The frequency of your workouts depends on various factors such as your activity level, age, fitness objectives, and more.
If you’re a beginner, you might ask, “How long should I exercise?” or “Is working out three times a week sufficient?”
Experts generally recommend 150 minutes of moderate physical activity per week, which breaks down to about 30 minutes daily, five days a week.
Alternatively, you can meet your fitness targets by engaging in 75 minutes of intense physical activity or 25 minutes of exercise, three times a week.
An ideal fitness plan includes a balance of cardiovascular exercises and strength training spread across the week.
However, the best schedule is the one that you can maintain consistently.
Keep reading to understand how often you should exercise based on your fitness goals and the types of exercises to include in your weekly routine.
Recommended Physical Activity per Week
Staying physically active supports overall health by enhancing your fitness and lowering the risk of chronic illnesses.
Here are some categories of physical activity:
- Balance: Activities like standing on one leg or practicing tai chi help improve stability and reduce fall risk, lowering the chance of fractures.
- Cardio: Aerobic exercises such as walking, jogging, swimming, and biking raise your heart rate and improve lung function, contributing to heart health.
- Flexibility: Stretching helps enhance agility and range of motion. Yoga is a common way to boost flexibility.
- Strength Training: Lifting weights or using resistance bands helps build and maintain muscle strength.
You can incorporate a mix of these activities throughout the week. For example, you might run for 25 minutes on three days,
and on two additional days, focus on weightlifting. Including light stretching after workouts can also improve flexibility.
How Often Should You Work Out?
The frequency of your workouts depends on your fitness experience and available time.
If you’re just starting, setting a small, manageable goal is a great first step.
For instance, you could reduce your sitting time by taking short walks before or after meals.
Ultimately, how often you work out and what exercises you do should align with what you enjoy,
says Kristian Flores, CSCS, a strength and conditioning coach based in New York.
Enjoying your workouts will help you stay committed and achieve results.
Strength vs. Cardio Recommendations
The Centers for Disease Control and Prevention (CDC) advises incorporating both cardio and strength training.
Aim for two to three days of cardio and two to three days of strength training each week.
You can combine cardio and strength training into one workout if time is tight.
For instance, try a 20-minute jog followed by 25 minutes of weightlifting.
Strength Training
Focus on major muscle groups, including the abdomen, arms, back, chest, hips, legs, and shoulders.
Examples include bodyweight exercises (like push-ups and squats), resistance bands, and weightlifting.
Cardio
Cardiovascular exercises tend to be more intense. High-intensity interval training (HIIT) and Tabata are among the most efficient options.
HIIT alternates between short bursts of high effort and rest, while Tabata involves 20 seconds of intense work followed by 10 seconds of rest, repeated over eight rounds.
If you’re working out three times a week, try to make your cardio more intense. For longer workout periods, you can opt for lower-intensity activities.
How Much Should You Exercise Based on Your Goals?
Incorporating both cardio and strength training is vital whether your aim is to build muscle, lose weight, or simply maintain health.
Combining these workout types promotes overall wellness.
For General Health
The CDC suggests 150 minutes of moderate exercise per week, such as 30 minutes of brisk walking five days a week.
Alternatively, you can perform 75 minutes of vigorous exercise, such as jogging, over three days, paired with two or more strength training sessions.
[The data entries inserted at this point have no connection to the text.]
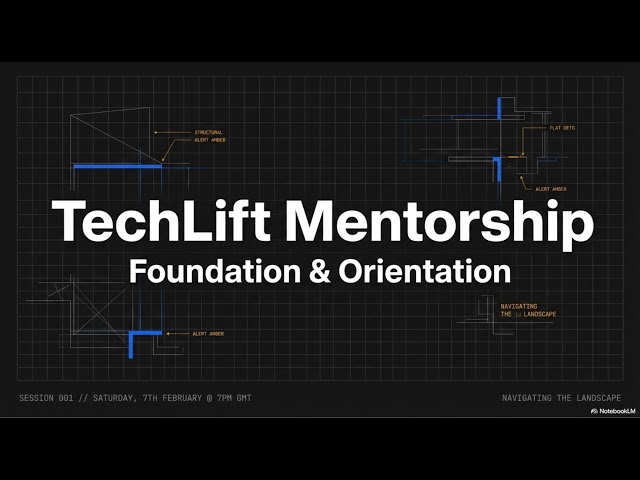 TechLift Mentorship Session - Day 1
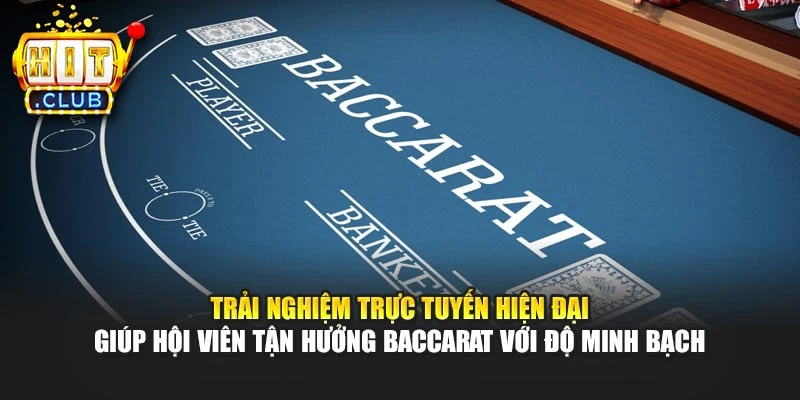 Trải nghiệm trực tuyến hiện đại giúp hội viên tận hưởng Baccarat với độ minh bạch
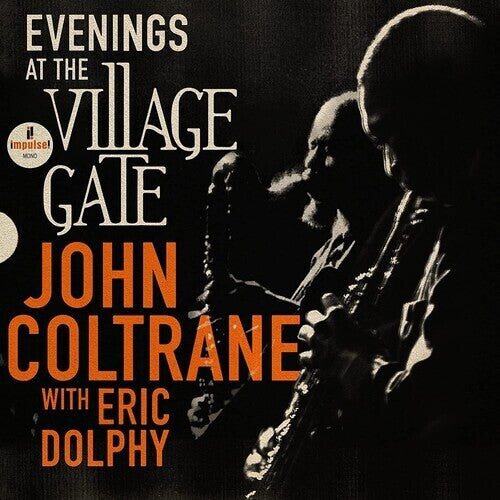 John Coltrane - Evenings At The Village Gate: John Coltrane With Eric Dolphy (2LP Vinyl) UPC: 602455514196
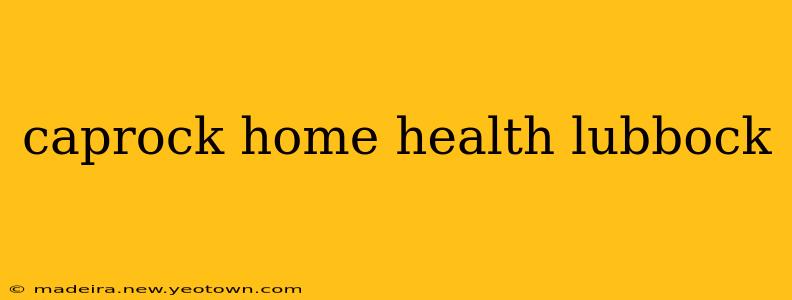 caprock home health lubbock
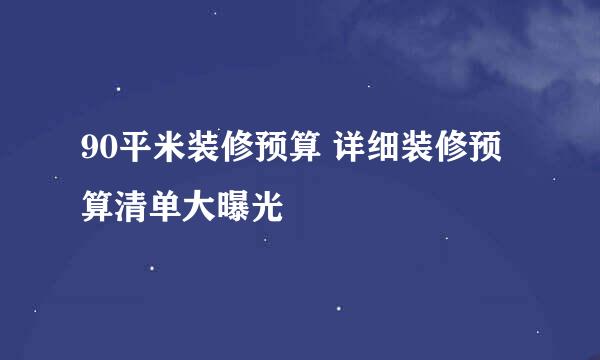 90平米装修预算 详细装修预算清单大曝光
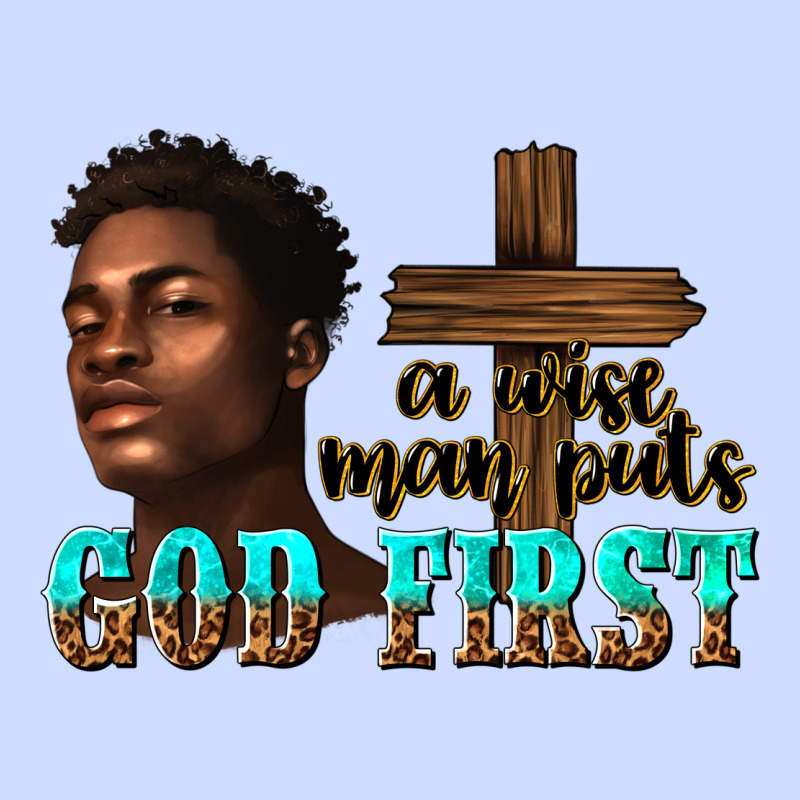 A Wise Man Puts God First Urban Heavy Tee by texasbilliewilder | Teevron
For Strength and Muscle Gain
During strength training, target specific muscle groups. Compound exercises, like squats and push-ups, work multiple muscles at once and can be effective if you’re short on time.
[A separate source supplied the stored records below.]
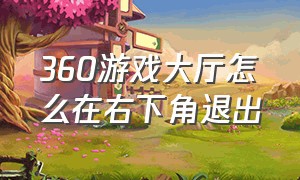 360游戏大厅怎么在右下角退出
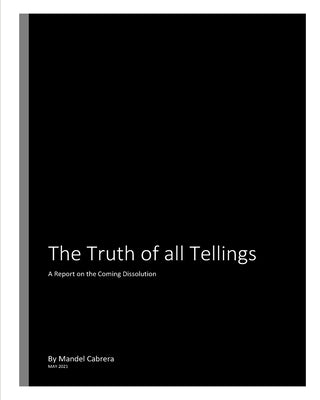 The Truth of all Tellings: A Report on the Coming Dissolution by Cabrera, Mandel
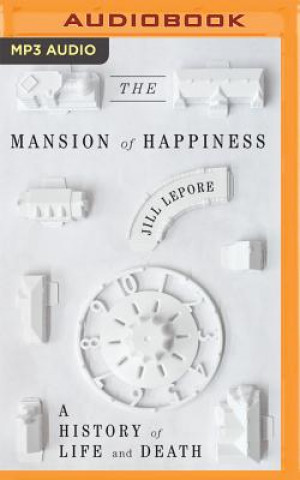 Digital MANSION OF HAPPINESS         M Jill Lepore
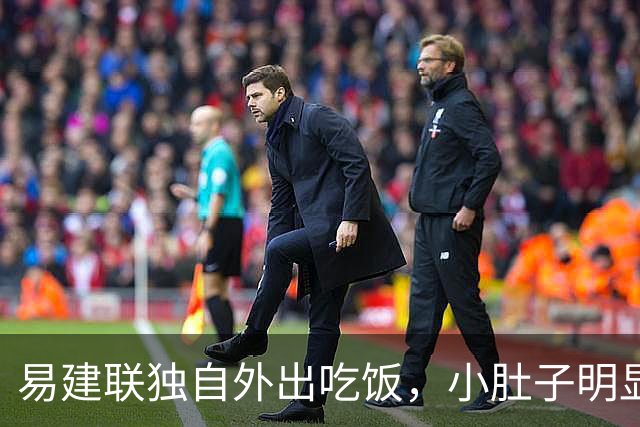 易建联独自外出吃饭，小肚子明显，亮相新岗位，与妻儿1年未同框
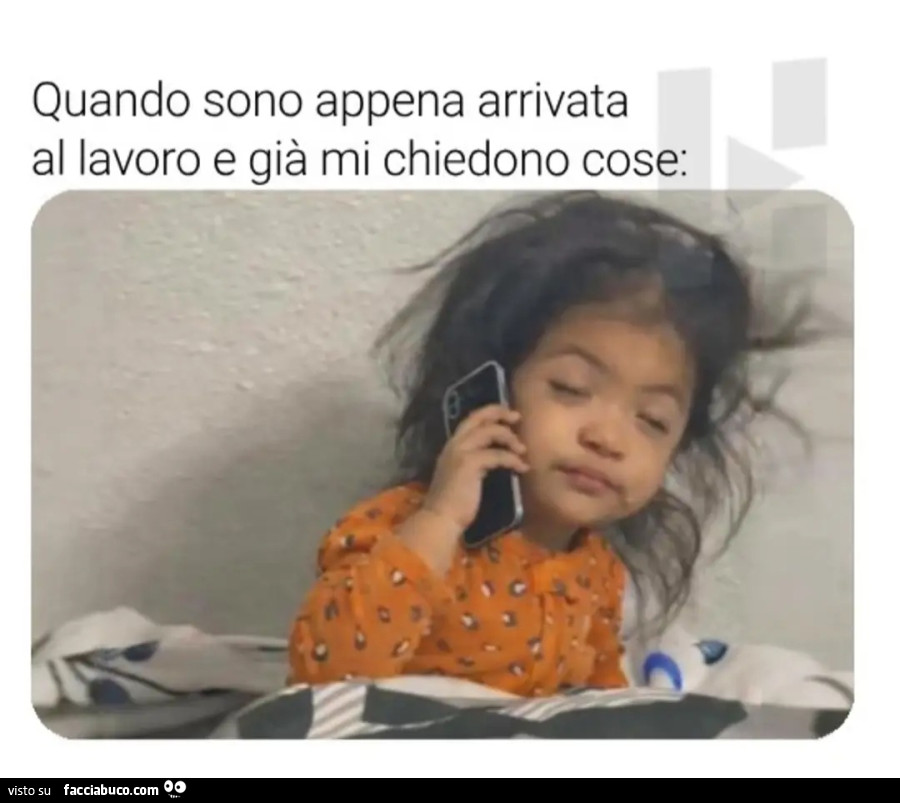 Quando sono appena arrivata in ufficio e già mi chiedono cose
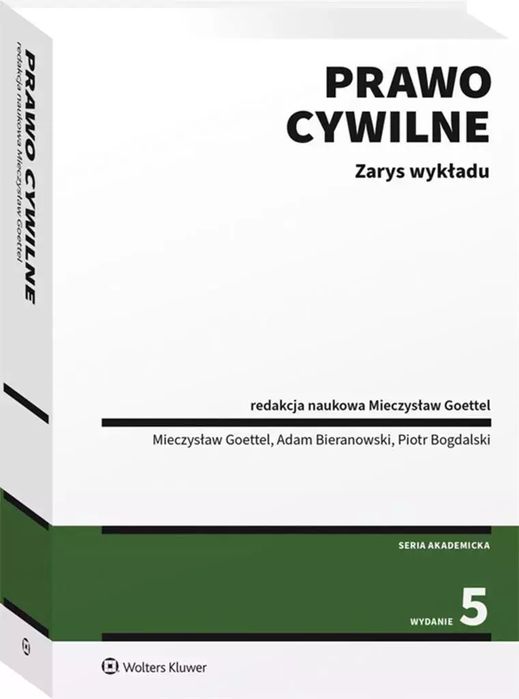 Prawo cywilne. Zarys wykładu. Wolters Kluwer. Nowy Produkt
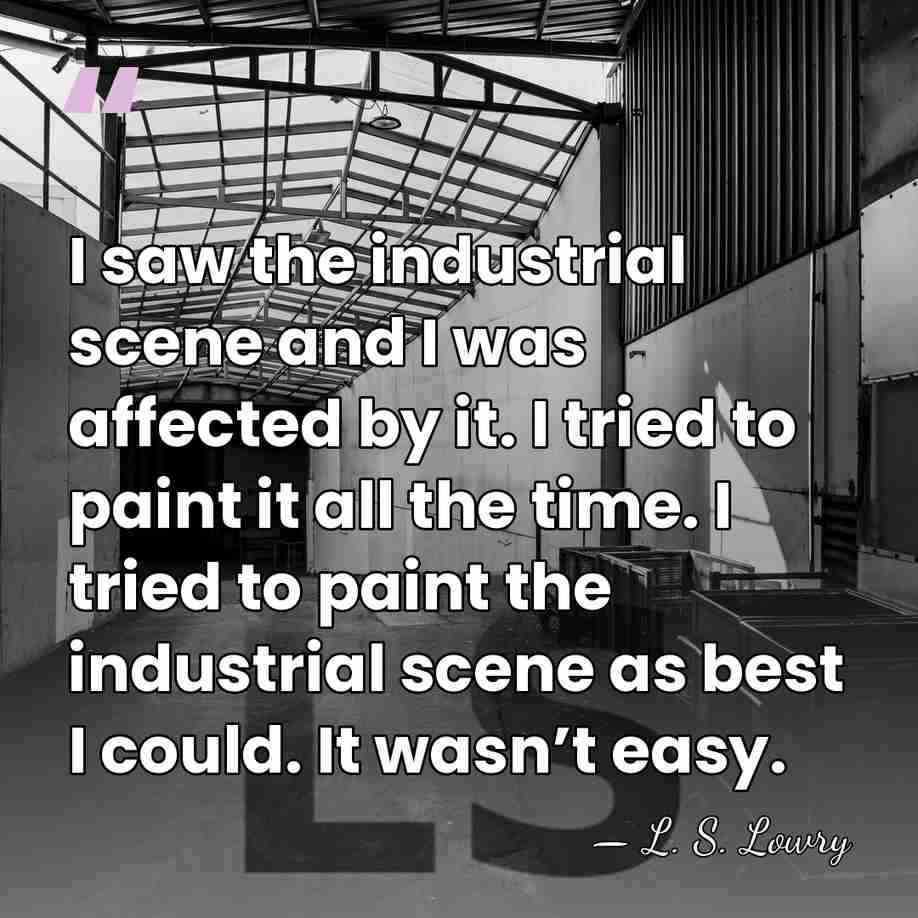 I saw the industrial scene and I was affected by it. I&hellip; - L. S. Lowry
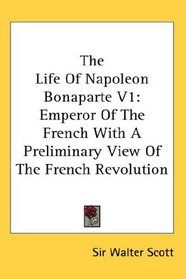 The Life Of Napoleon Bonaparte V1: Emperor Of The French With A Preliminary View Of The French Revolution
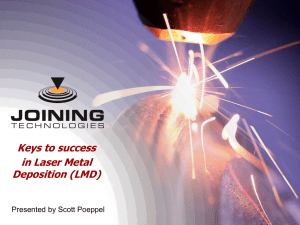 Keys to success in Laser Metal Deposition (LMD) Presented by Scott Poeppel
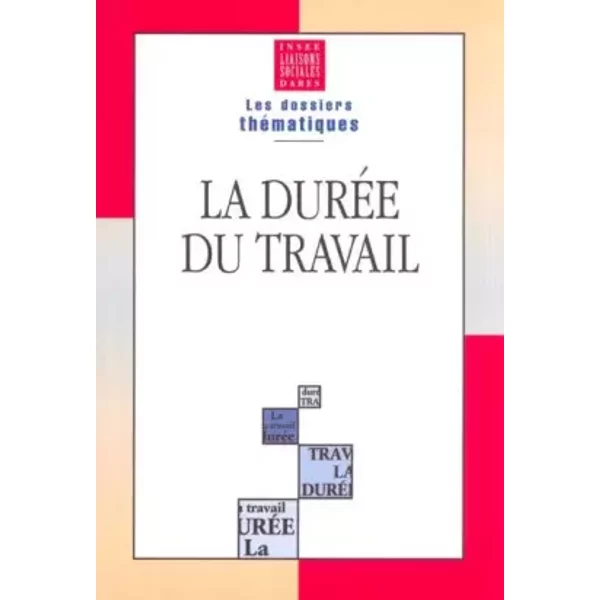 La DuréE Du Travail - Collectif-image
Aim for at least two 30-minute full-body workouts each week.
For Weight Loss
To lose weight, you need to create a calorie deficit. Physical activity, combined with a balanced diet, helps burn calories.
Exercising for 60 minutes, five days a week, can assist in weight loss. The number of calories burned depends on the intensity of the activity and your weight.
Is It Okay to Work Out Every Day?
Working out every day is fine, as long as you avoid overexertion. If you frequently feel fatigued, have trouble maintaining performance, or suffer from recurring injuries, you may be overtraining.
Taking one or two rest days allows your body to recover and recharge.
On rest days, focus on light activities such as stretching, foam rolling, or taking a short walk.
These practices help your body prepare for the next workout.